Abstract

[abstFig src='/00290001/03.jpg' width='300' text='Sound source localization and problem' ] We focus on the problem of localizing soft/weak voices recorded by small humanoid robots, such as NAO. Sound source localization (SSL) for such robots requires fast processing and noise robustness owing to the restricted resources and the internal noise close to the microphones. Multiple signal classification using generalized eigenvalue decomposition (GEVD-MUSIC) is a promising method for SSL. It achieves noise robustness by whitening robot internal noise using prior noise information. However, whitening increases the computational cost and creates a direction-dependent bias in the localization score, which degrades the localization accuracy.
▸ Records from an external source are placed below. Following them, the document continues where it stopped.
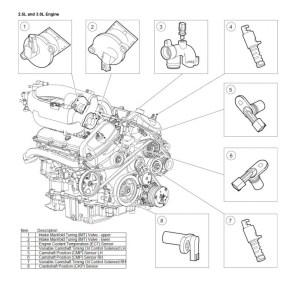 Jaguar X Type Engine Diagram | Automotive Parts Diagram Images
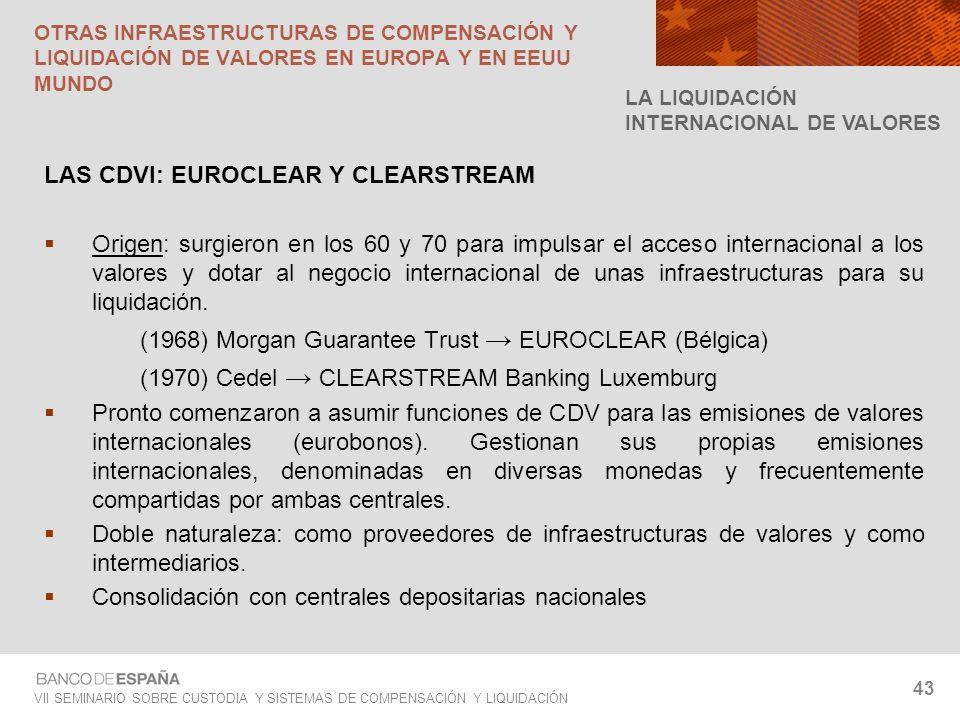 LAS CDVI: EUROCLEAR Y CLEARSTREAM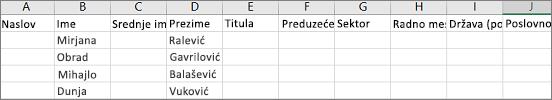 Primer datoteke Outlook. csv koja je otvorena u programu Excel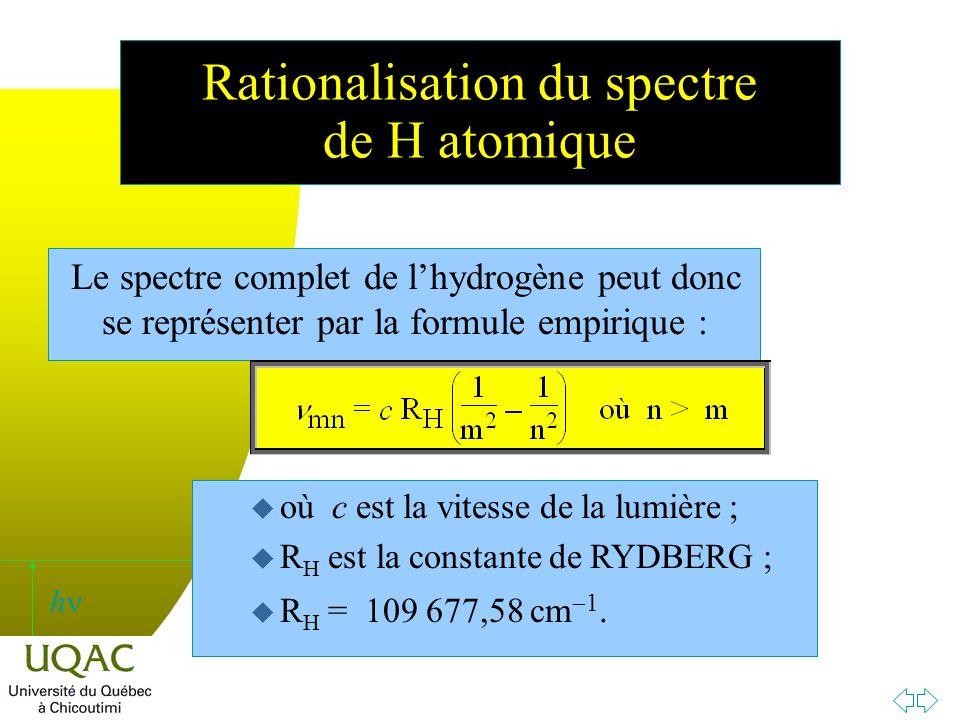 h Le spectre complet de lhydrogène peut donc se représenter par la formule empirique : u où c est la vitesse de la lumière ; u R H est la constante de RYDBERG ; R H = 109 677,58 cm 1.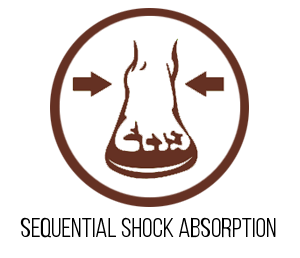 Sequential-Shock-Absorption-footgel-icon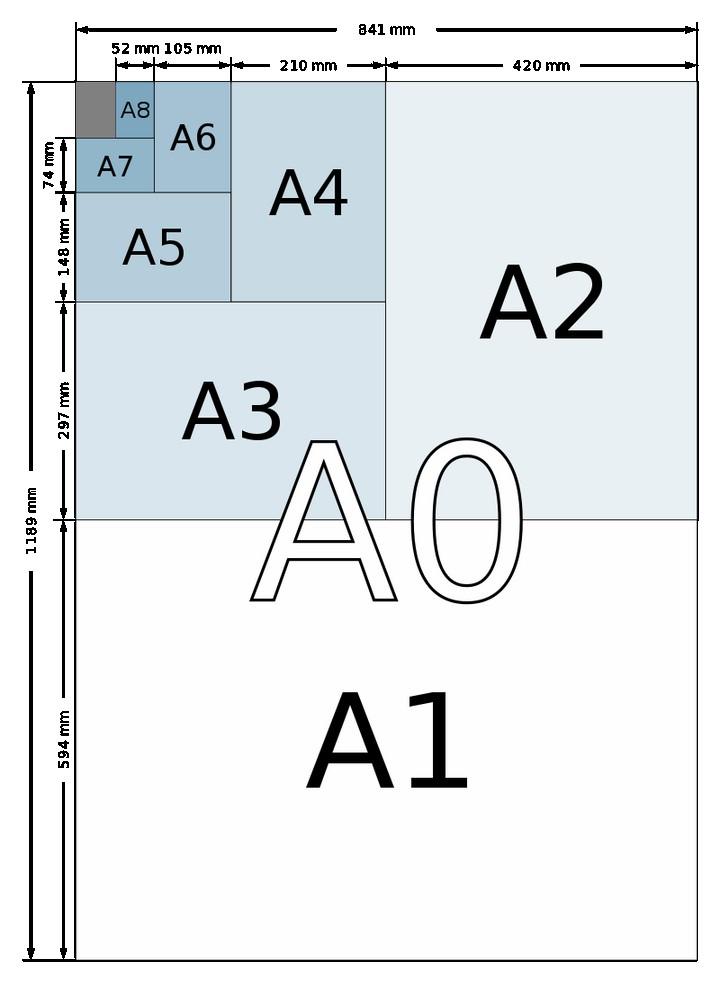 Kích thước của khổ giấy in A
We have thus developed a new implementation of GEVD-MUSIC based on steering vector transformation (TSV-MUSIC). The application of a transformation equivalent to whitening to steering vectors in advance reduces the real-time computational cost of TSV-MUSIC. Moreover, normalization of the transformed vectors cancels the direction-dependent bias and improves the localization accuracy. Experiments using simulated data showed that TSV-MUSIC had the highest accuracy of the methods tested. An experiment using real recoded data showed that TSV-MUSIC outperformed GEVD-MUSIC and other MUSIC methods in terms of localization by about 4 points under low signal-to-noise-ratio conditions.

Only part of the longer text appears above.